第47章(3/3)
姜虞一横眉,郑序估计此人是心中不满郑喆插手延林卫事务,连忙打断道:“王上的命令自然不可违抗,多谢小司寇大人特地前来通知。”
“不敢不敢,分内之事。”小司寇果然还是喜欢与郑大公子打交道。虽然侥幸今晚二公子不在,但那心怀不满的冷面将军在一旁阴恻恻盯着,还是叫小司寇不敢久留,通知到位就赶紧溜了。
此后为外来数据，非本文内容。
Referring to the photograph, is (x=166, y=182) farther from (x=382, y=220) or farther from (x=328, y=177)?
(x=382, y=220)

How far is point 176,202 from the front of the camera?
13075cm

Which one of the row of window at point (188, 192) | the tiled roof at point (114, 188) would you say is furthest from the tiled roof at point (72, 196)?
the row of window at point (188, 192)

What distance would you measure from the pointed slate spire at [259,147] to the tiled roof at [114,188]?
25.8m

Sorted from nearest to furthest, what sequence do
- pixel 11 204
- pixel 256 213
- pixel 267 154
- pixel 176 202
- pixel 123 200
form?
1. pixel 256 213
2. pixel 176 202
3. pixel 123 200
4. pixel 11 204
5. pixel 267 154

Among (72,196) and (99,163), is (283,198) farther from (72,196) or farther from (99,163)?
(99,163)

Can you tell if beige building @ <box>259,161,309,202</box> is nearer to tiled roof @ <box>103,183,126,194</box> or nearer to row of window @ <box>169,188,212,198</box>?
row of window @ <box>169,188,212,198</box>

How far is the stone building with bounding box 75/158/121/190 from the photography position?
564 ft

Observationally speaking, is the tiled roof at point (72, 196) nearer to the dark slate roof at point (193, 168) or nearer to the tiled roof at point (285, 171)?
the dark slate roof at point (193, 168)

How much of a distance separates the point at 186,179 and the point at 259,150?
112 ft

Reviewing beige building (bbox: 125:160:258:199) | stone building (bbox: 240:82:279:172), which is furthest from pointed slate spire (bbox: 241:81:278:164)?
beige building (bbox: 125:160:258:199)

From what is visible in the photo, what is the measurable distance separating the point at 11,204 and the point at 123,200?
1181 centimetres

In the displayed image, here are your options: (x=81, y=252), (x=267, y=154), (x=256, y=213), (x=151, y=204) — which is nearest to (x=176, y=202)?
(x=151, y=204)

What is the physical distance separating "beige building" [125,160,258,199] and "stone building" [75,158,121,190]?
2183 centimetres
姜虞倚在门边,嫌弃地看着小司寇脚底抹油的背影,道:“还刺杀一事令王上颇为震怒。我看是震怒那俩刺客为什么没弄死你吧。瞧他今日飨礼上说话那个态度,我瞅着离得最近的燕使都要一杯酒泼他脸上了。燕君也是可怜,忠心耿耿为王室作屏障这么些年,换来的却是打压与猜忌。”
郑序道:“行了,少说话多休息,明天还有得熬。”
第32章
第二日仍有飨宴在王城举行,所幸时间不长,酉时刚过便放归。郑序姜虞领着浩浩荡荡一队延林卫,前脚刚踏进驿馆,后脚小司寇又到了,一脸忧心忡忡欲言又止,眼神不住地朝院里瞄。
院里十分热闹。
东西厢的门紧紧关着。若黛搬了小围炉,执一柄蒲扇蹲在郑喆门前熬药,清苦中带点酸涩的味道弥漫满院。抱溪伏河一左一右盘腿席地坐在围炉两侧,伏河目不转睛地盯着漾开波纹的药汁,抱溪正同若黛说话,两人神色具是凝重。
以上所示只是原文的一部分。